» **TASK PROMPT**: Exclude images; transcribe the rest of the data exactly.
SOURCE MATERIAL Block Start
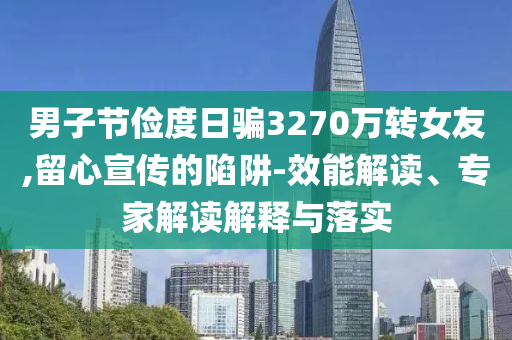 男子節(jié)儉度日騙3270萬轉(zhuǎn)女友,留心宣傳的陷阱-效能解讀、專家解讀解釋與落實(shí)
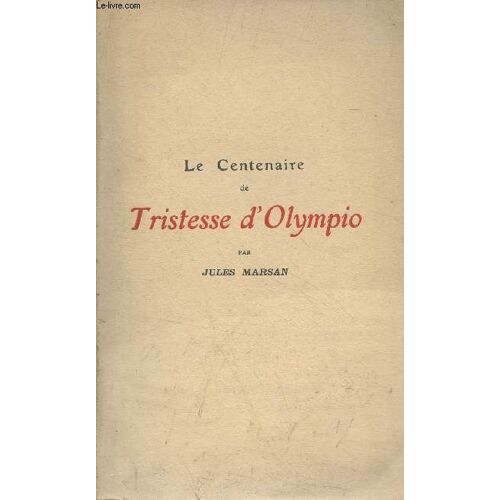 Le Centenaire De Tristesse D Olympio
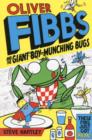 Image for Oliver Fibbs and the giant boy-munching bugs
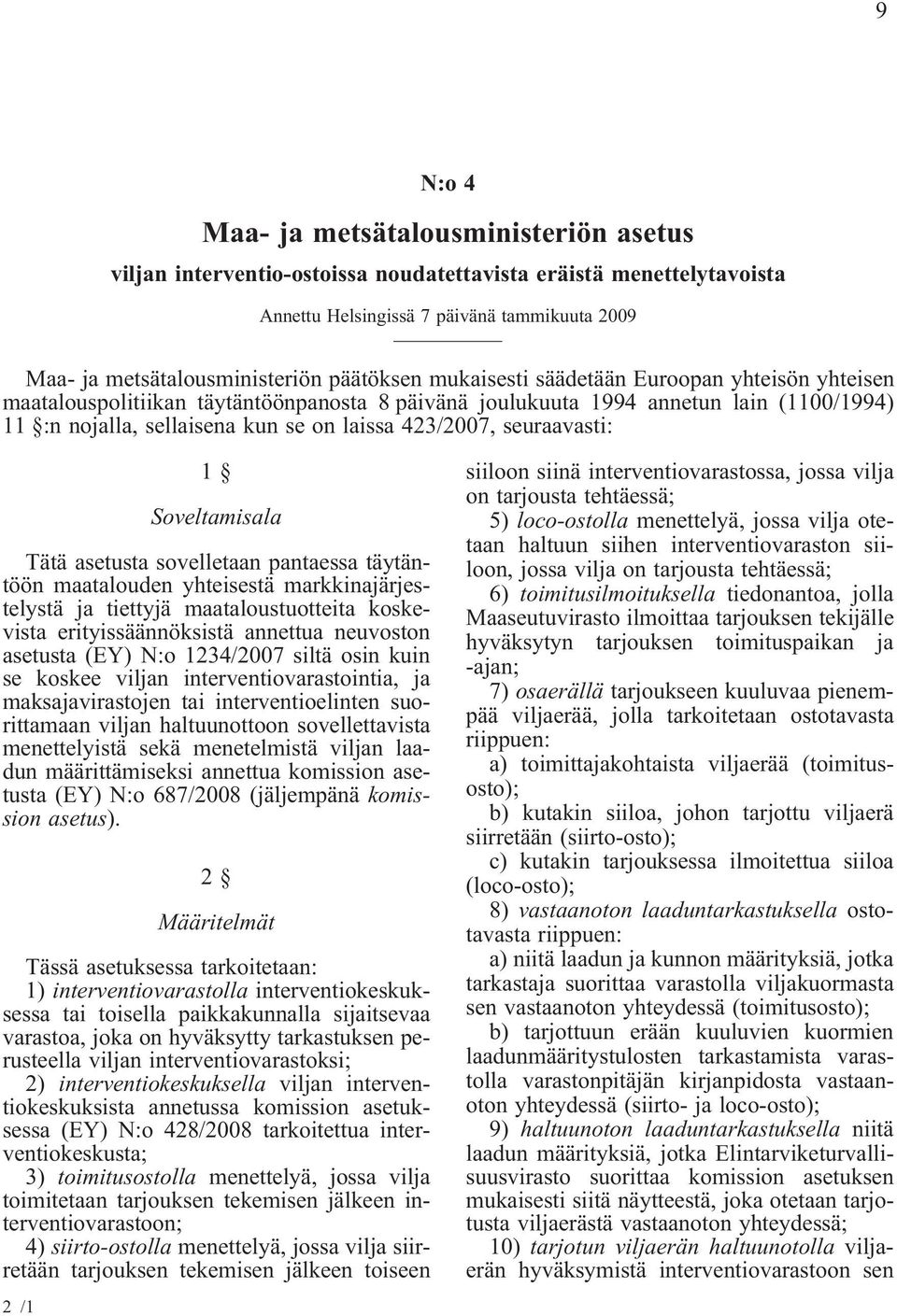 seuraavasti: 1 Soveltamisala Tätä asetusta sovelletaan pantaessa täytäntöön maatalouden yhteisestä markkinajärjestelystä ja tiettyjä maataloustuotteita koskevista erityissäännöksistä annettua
SOURCE MATERIAL Block End
» **WRITTEN RESPONSE**:
 男子節(jié)儉度日騙3270萬轉(zhuǎn)女友,留心宣傳的陷阱-效能解讀、專家解讀解釋與落實(shí)
 Le Centenaire De Tristesse D Olympio
 Image for Oliver Fibbs and the giant boy-munching bugs
 seuraavasti: 1 Soveltamisala Tätä asetusta sovelletaan pantaessa täytäntöön maatalouden yhteisestä markkinajärjestelystä ja tiettyjä maataloustuotteita koskevista erityissäännöksistä annettua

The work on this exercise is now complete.